--- Problem statement ---
Please extract every line from the items below that contains the word "trunk".

--- Task data ---

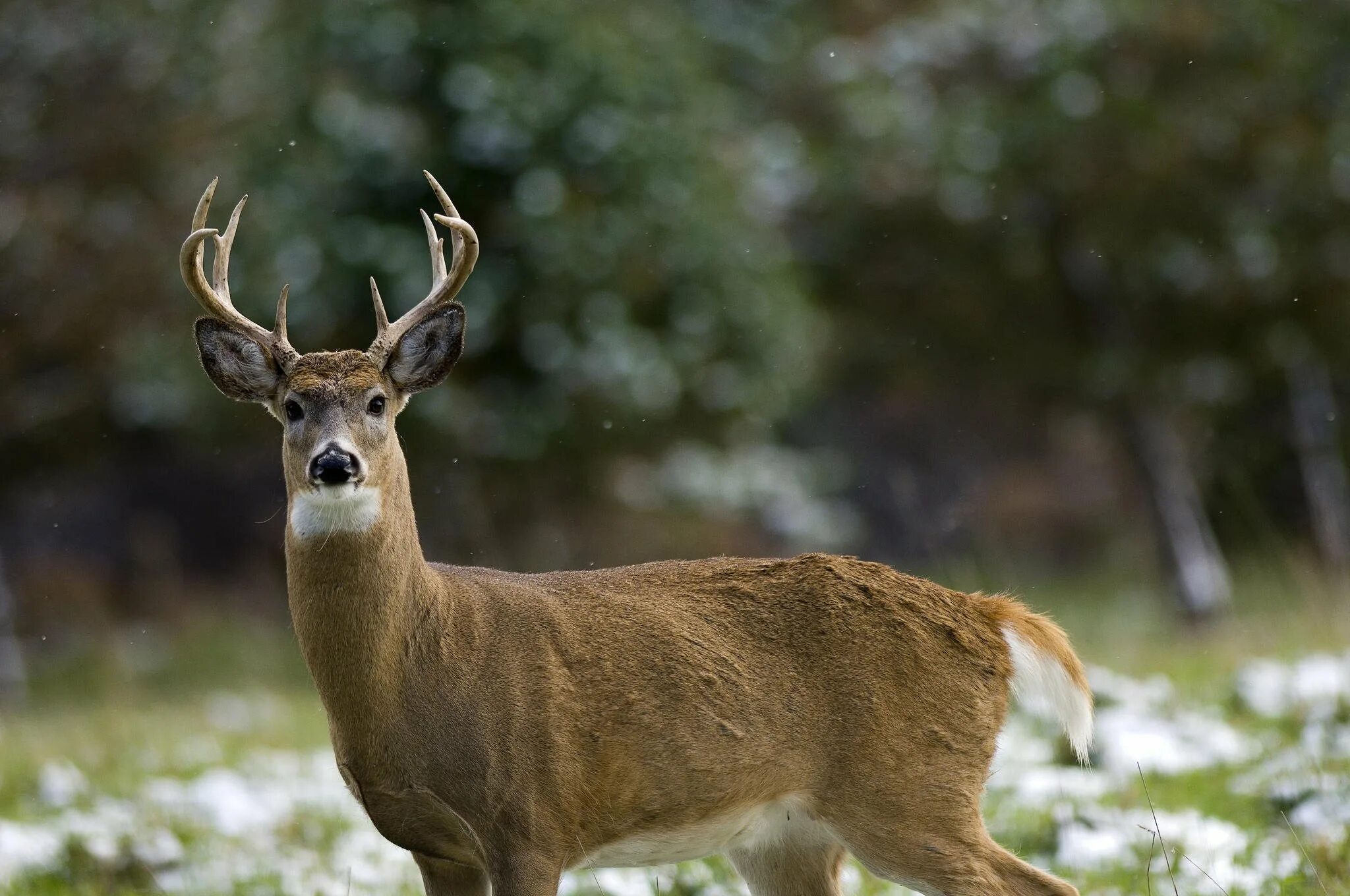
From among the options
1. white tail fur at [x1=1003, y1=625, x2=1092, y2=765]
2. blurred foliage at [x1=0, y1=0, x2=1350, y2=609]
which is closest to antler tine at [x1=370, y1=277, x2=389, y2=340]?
white tail fur at [x1=1003, y1=625, x2=1092, y2=765]

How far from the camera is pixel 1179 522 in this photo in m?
13.8

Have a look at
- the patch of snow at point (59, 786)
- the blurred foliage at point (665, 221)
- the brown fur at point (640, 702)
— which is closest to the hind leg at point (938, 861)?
the brown fur at point (640, 702)

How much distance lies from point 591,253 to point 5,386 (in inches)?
214

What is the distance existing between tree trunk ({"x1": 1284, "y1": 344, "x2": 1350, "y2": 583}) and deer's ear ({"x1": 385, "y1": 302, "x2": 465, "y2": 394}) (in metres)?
10.8

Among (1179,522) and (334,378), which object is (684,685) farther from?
(1179,522)

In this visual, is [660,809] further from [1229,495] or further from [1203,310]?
[1229,495]

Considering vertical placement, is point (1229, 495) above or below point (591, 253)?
below

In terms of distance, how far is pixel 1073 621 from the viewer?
42.6ft

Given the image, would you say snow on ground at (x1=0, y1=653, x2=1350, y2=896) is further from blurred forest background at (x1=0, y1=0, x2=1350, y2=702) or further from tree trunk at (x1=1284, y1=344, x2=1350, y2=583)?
tree trunk at (x1=1284, y1=344, x2=1350, y2=583)

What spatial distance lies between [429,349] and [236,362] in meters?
0.43

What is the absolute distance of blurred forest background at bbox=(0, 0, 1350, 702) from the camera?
12.1m

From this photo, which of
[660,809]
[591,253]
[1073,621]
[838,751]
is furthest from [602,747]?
[1073,621]

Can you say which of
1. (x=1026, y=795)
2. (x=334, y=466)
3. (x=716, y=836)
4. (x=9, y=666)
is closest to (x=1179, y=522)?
(x=1026, y=795)

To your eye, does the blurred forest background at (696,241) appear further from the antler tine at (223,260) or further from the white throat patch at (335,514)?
the white throat patch at (335,514)
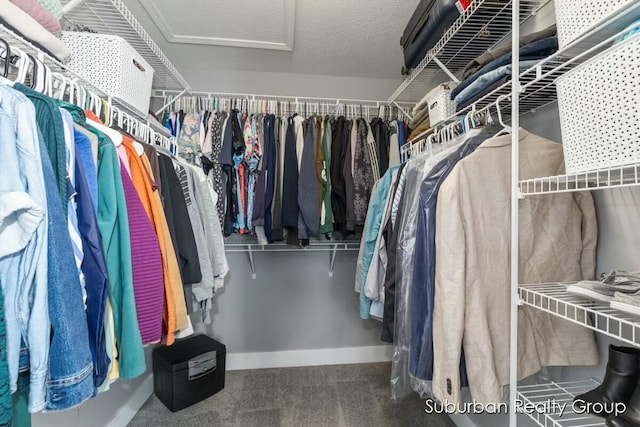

--- Exercise solution ---
What is the distance existing between tree trunk ({"x1": 1284, "y1": 344, "x2": 1350, "y2": 583}) and deer's ear ({"x1": 385, "y1": 302, "x2": 465, "y2": 394}) (in metres)?
Given the image, would you say snow on ground at (x1=0, y1=653, x2=1350, y2=896) is further from blurred forest background at (x1=0, y1=0, x2=1350, y2=702) or further from tree trunk at (x1=1284, y1=344, x2=1350, y2=583)?
tree trunk at (x1=1284, y1=344, x2=1350, y2=583)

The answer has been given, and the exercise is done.